== WHAT YOU WILL DO ==
Everything from the line that holds "Shooting Accessories Fix" through the end of the records below is to be transcribed exactly, except the pictures.

== GIVEN INFORMATION ==
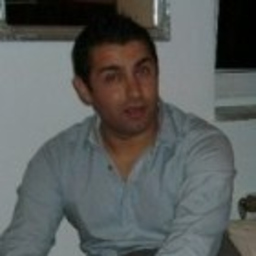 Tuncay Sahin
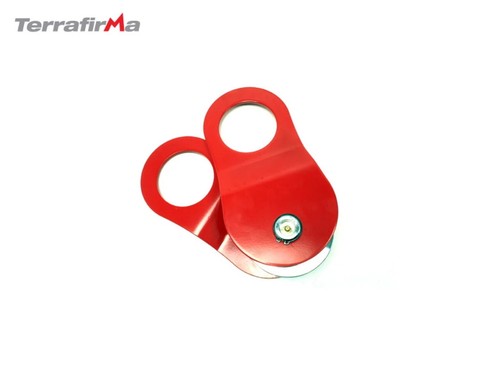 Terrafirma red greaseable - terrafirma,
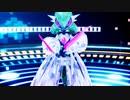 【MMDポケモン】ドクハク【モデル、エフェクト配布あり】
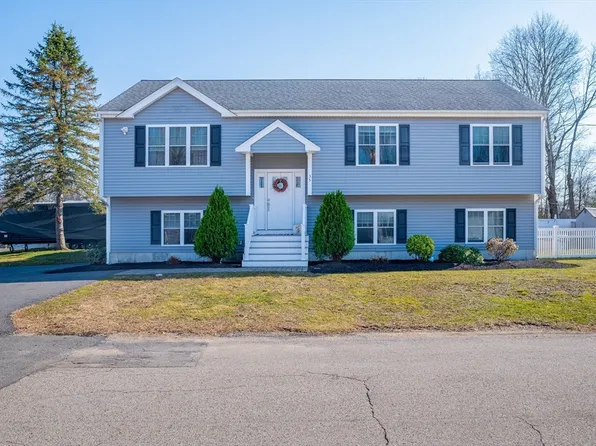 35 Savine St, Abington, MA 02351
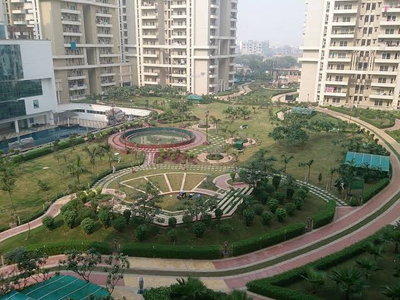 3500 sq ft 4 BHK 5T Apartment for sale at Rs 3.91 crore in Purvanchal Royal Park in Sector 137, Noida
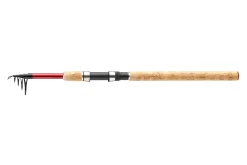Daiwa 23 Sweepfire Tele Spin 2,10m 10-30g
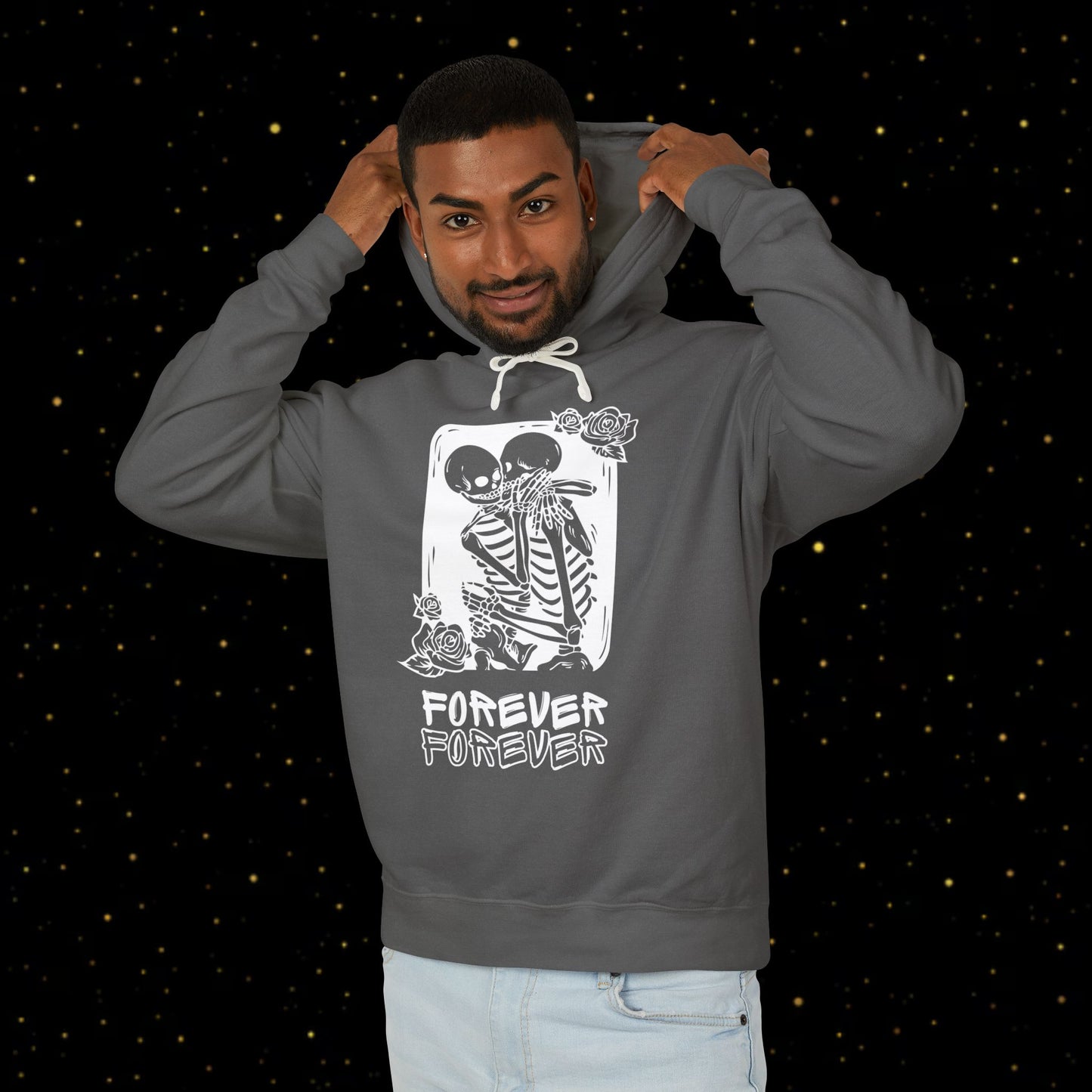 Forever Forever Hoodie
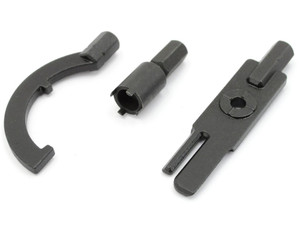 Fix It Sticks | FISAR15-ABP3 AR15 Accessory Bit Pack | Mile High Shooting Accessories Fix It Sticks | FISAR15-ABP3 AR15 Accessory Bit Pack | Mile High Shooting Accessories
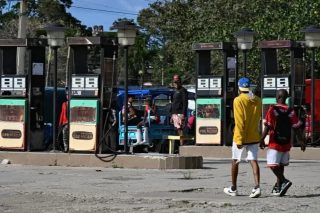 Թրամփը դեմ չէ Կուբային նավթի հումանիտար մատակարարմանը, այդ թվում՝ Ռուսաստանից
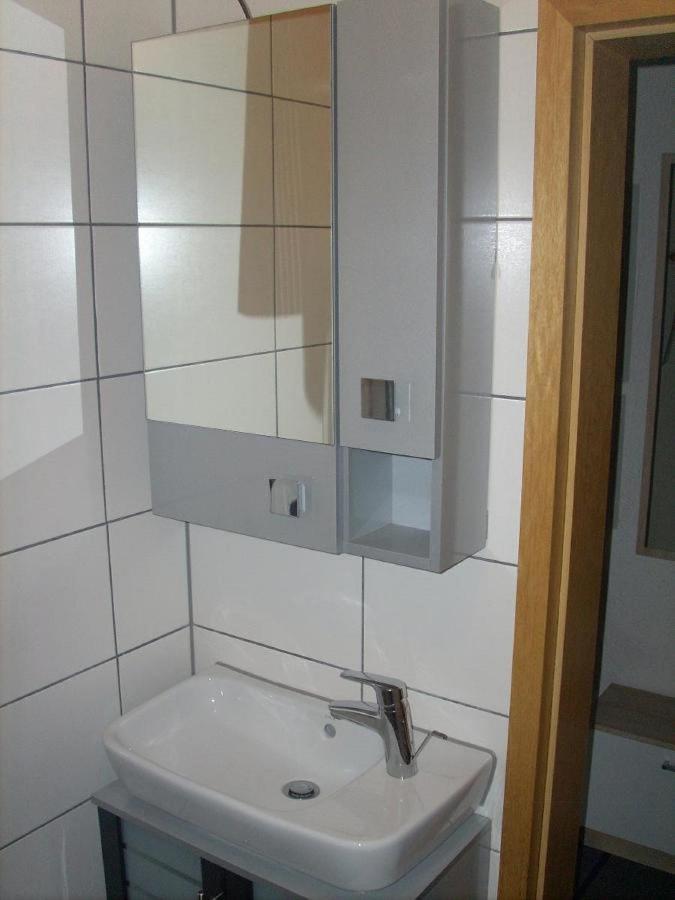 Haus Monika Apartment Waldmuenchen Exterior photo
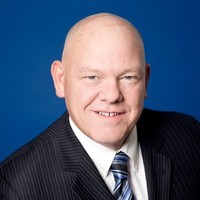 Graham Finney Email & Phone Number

== REPLY ==
 Fix It Sticks | FISAR15-ABP3 AR15 Accessory Bit Pack | Mile High Shooting Accessories Fix It Sticks | FISAR15-ABP3 AR15 Accessory Bit Pack | Mile High Shooting Accessories
 Թրամփը դեմ չէ Կուբային նավթի հումանիտար մատակարարմանը, այդ թվում՝ Ռուսաստանից
 Haus Monika Apartment Waldmuenchen Exterior photo
 Graham Finney Email & Phone Number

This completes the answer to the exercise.